■ Supplied passage
European standardisation update

October 31st, 2008

If you follow XCRI you may also be aware of our work on harmonizing with other initiatives across Europe through the CEN MLO work. Here’s an important update I posted from my other blog.

Upshot: If you’ve already implemented XCRI 1.1, then you’re already 90% of the way towards complying with a future EU standard. In a future revision of XCRI we’ll need to add a couple of properties to the model for full 100% compliance, but they aren’t mandatory for providers anyway, so chances are you won’t need to change anything if you produce an XCRI feed, and aggregators will need a very minor update.

XCRI-spotting

July 18th, 2008

Its been very gratifying to see so many XCRI mentions cropping up - at the JISC Innovation Forum there should have been bingo cards for keynote mentions as we’d have won top prize!

However especially good to see this slide from a presentation at IWMW by Alison Wildish - formerly of Edge Hill and now at the University of Bath:

Web development at Bath, with XCRI mention

XCRI becomes just one of the things you do to make a sensible e-Prospectus, along with tagging and sorting out the database.

Well done, Alison! Hopefully we’ll see a Bath XCRI feed soon!

■ Extracted entries
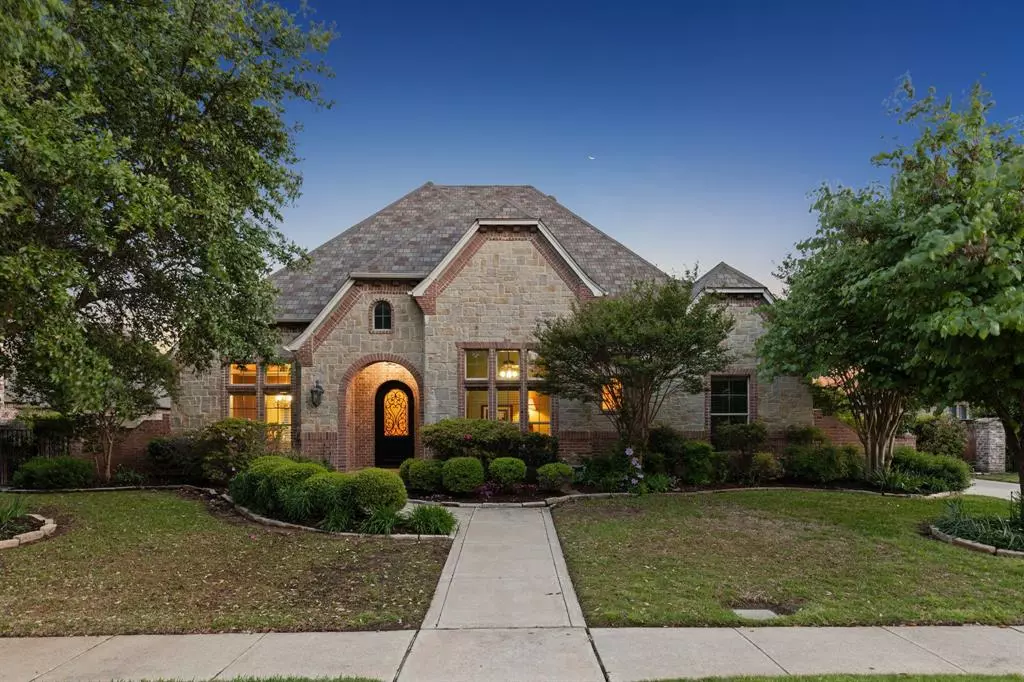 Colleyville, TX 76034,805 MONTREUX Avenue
...
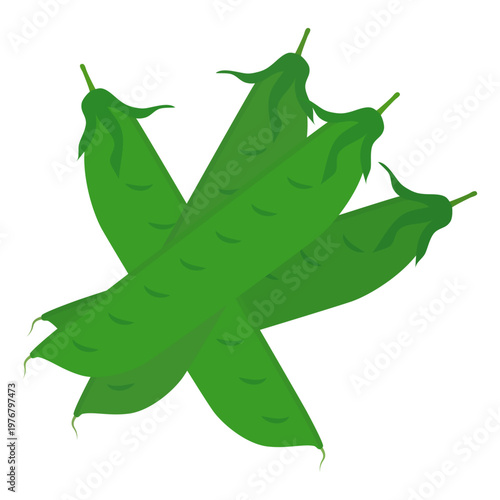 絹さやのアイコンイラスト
--
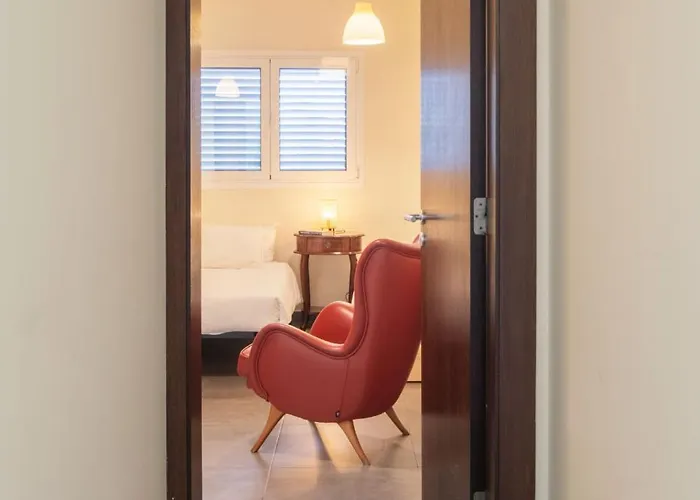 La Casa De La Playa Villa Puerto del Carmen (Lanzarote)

■ Questions to answer
(1) From the XCRI blog posts, extract the passage starting at "However especially good" and ending at "XCRI feed soon!".
(2) According to the XCRI blog posts, which version of XCRI puts an implementer 90% of the way toward complying with a future EU standard?
(3) List the things the XCRI blog posts name as part of making a sensible e-Prospectus.

■ Solutions below
(1)
However especially good to see this slide from a presentation at IWMW by Alison Wildish - formerly of Edge Hill and now at the University of Bath:

Web development at Bath, with XCRI mention

XCRI becomes just one of the things you do to make a sensible e-Prospectus, along with tagging and sorting out the database.

Well done, Alison! Hopefully we’ll see a Bath XCRI feed soon!

(2) XCRI 1.1

(3)
- XCRI
- Tagging
- Sorting out the database